The Gujarat High Court, while commuting to life imprisonment the death sentences awarded to 11 convicts in the Godhra train burning incident that triggered riots across the state in 2002, cited “two circumstances not justifying capital punishment” — “overcrowdedness” of coach S-6 of Sabarmati Express, and the fact that “more than 100 people could escape” from the other side of the coach suggested that while “the accused had the intention to cause death and maximum damage, they did not intend to enhance the number of casualties”.
Fifty nine people, mostly kar sevaks returning from Ayodhya, died when coach S6 of Sabarmati Express was set on fire at Godhra on the morning of February 27, 2002.
The order delivered Monday by the bench of Justices Anant S Dave and G R Udhwani, uploaded Tuesday on the High Court website, stated: “…it appears that overcrowdedness in the coach contributed to the enhancement of number of casualties which, in our judgment, might have been far far low in absence of the coach being overcrowded with double the official capacity of the passengers and the luggage. Furthermore, though the accused had ignited the coach on its onside, about more than 100 people could escape to the offside suggesting that the accused had the intention to cause death and maximum damage, they did not intend to enhance the number of casualties.”
Noting that while considering the award of death sentence “a duty is cast upon the court to deliberate on various facets of sentence and to immunize itself to avoid branding imposition of death sentence as ‘judge-centric’ or ‘blood thirsty,’ the court is required to closely scrutinize the evidence with an endeavour to find out the evidence justifying death penalty”, the bench said that “qualitative analysis of the entire evidence, though sufficient enough to sustain conviction, do not justify awarding sentence of death”.
It said the testimony of witnesses were “natural, free from any influence or tutoring, trustworthy and inspiring confidence and therefore reliable and to be believed”.
The bench was critical of state failure to maintain law and order. Noting “there was a mass declaration of a vow by members of public to perform kar seva at the highly disputed Ayodhya site”, it said: “Constitutional obligation to maintain law and order obligated the State to ensure safety of the persons who ventured to go to Ayodhya for Aahuti, etc. Furthermore, Signal Faliya, Godhra is highly sensitive communal riots prone zone to the knowledge of the State.”

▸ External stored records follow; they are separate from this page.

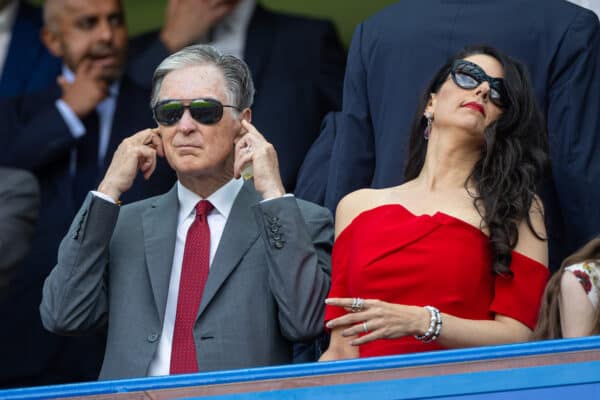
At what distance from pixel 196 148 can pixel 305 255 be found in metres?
0.46

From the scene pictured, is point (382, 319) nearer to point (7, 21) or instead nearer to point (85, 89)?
point (85, 89)

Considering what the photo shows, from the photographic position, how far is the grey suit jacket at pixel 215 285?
3662mm

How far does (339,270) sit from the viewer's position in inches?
144

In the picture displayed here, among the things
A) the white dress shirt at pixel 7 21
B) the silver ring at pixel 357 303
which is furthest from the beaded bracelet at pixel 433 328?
the white dress shirt at pixel 7 21

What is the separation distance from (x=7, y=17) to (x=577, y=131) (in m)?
3.08

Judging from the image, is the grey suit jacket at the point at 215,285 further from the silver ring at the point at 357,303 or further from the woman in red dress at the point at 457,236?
the silver ring at the point at 357,303

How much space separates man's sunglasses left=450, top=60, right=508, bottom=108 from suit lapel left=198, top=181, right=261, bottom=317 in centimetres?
63

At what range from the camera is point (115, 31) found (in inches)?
226

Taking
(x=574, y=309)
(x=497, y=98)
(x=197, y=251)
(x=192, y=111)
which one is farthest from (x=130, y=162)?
(x=574, y=309)

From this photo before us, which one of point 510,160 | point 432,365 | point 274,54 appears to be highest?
point 274,54

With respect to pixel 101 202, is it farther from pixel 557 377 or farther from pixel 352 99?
pixel 557 377

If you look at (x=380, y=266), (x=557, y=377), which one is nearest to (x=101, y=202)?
(x=380, y=266)

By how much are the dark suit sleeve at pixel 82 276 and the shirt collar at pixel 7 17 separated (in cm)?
256

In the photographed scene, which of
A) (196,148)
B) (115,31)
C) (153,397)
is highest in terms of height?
(115,31)
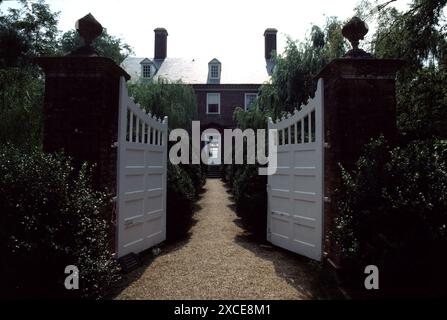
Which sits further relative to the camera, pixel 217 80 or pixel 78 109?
pixel 217 80

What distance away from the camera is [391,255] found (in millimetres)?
3066

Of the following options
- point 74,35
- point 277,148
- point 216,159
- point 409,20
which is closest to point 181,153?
point 277,148

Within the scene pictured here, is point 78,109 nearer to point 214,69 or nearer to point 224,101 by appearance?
point 224,101

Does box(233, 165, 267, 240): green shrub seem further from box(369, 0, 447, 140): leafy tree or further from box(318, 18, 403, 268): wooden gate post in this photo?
box(369, 0, 447, 140): leafy tree

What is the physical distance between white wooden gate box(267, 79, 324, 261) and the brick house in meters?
18.3

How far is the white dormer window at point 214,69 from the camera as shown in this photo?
25.5 meters

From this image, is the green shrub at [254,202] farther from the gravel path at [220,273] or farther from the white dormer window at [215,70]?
the white dormer window at [215,70]

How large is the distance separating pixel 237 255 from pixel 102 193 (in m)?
2.50

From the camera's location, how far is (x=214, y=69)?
84.4ft

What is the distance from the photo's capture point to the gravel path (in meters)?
3.72

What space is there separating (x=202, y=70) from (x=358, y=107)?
76.5 feet

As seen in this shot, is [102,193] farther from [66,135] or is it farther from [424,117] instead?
[424,117]

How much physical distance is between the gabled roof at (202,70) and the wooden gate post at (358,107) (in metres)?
20.9

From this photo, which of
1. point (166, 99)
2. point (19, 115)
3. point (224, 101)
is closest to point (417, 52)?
point (19, 115)
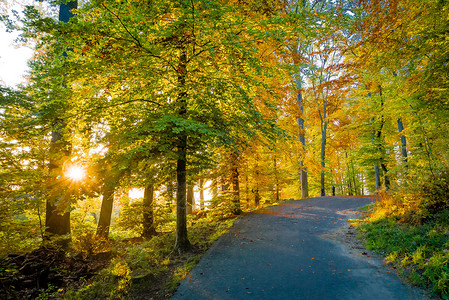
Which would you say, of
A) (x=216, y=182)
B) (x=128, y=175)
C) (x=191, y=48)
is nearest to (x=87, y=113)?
(x=128, y=175)

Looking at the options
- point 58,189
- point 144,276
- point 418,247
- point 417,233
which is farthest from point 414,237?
point 58,189

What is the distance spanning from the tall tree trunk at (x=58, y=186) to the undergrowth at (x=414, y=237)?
26.7 feet

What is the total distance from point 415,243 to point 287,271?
122 inches

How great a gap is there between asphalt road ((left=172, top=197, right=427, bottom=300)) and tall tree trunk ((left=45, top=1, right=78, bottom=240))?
4.08 meters

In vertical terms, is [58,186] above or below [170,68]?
below

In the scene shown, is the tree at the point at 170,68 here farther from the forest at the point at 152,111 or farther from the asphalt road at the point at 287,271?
the asphalt road at the point at 287,271

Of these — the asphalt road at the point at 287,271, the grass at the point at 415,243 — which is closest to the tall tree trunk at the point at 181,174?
the asphalt road at the point at 287,271

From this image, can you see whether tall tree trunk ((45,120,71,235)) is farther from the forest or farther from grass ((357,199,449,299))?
grass ((357,199,449,299))

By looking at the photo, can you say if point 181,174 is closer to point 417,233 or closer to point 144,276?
point 144,276

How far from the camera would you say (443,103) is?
22.5ft

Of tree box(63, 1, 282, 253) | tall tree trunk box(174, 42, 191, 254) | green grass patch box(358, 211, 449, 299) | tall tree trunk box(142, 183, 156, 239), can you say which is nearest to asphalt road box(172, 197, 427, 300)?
green grass patch box(358, 211, 449, 299)

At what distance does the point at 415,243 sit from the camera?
191 inches

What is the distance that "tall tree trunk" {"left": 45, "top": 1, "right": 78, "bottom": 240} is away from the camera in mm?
5598

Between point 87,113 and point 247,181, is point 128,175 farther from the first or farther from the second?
point 247,181
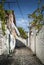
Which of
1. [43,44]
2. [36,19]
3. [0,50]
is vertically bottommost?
[0,50]

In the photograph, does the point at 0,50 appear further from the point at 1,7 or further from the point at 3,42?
the point at 1,7

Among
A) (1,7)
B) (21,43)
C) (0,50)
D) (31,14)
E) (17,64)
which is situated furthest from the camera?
(21,43)

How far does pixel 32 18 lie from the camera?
1349 centimetres

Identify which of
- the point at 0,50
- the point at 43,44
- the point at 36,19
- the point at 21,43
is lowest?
the point at 21,43

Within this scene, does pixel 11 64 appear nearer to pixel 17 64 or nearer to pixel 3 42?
pixel 17 64

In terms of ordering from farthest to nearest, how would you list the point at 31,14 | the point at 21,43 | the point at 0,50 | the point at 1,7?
1. the point at 21,43
2. the point at 0,50
3. the point at 31,14
4. the point at 1,7

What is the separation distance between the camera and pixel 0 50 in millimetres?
14391

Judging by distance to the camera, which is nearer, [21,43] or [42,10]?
[42,10]

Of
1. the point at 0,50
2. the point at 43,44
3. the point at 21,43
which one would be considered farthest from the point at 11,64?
the point at 21,43

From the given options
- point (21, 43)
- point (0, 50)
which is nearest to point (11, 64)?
point (0, 50)

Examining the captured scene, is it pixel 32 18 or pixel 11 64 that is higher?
pixel 32 18

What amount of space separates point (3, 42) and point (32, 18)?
11.7 feet

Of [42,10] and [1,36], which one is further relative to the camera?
[1,36]

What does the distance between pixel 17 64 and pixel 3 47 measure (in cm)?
410
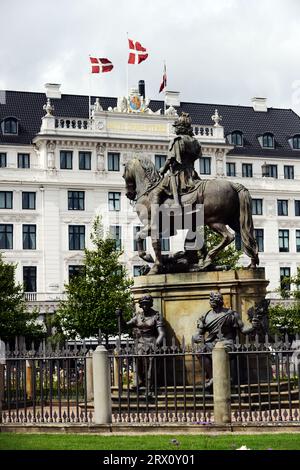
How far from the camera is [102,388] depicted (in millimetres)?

“In the above factual scenario, the Government ought to have apprehended the trouble at least in sensitive areas like Signal Faliya wherefrom the train was scheduled to pass. Evidence on record do not indicate any dedicated efforts of maintaining law and order at sensitive place like Signal Faliya, except few constables/RPF personnels loitering here and there before the incident in question. It is the case of the State that as many as 59 persons were roasted alive and many more were injured during the incident in question. This argument itself admits the failure on the part of the State to maintain law and order.”
The bench also held the Railway authorities “equally negligent”. In their order, the judges said: “Indian Railways, particularly, North, Central and Western Zones and authorities incharge thereof were fully aware about overcrowded trains running through the territories under their control for which no measures were taken to ensure safety of the passengers or to provide alternatives. We are, therefore, of the view that not only the State Government, but the Ministry of Railways, Union of India, are equally negligent in performing the duties for providing safety to the passengers travelling in the trains. That compensation can neither be peanuts for the victim nor a bounty. It must be just, fair and reasonable.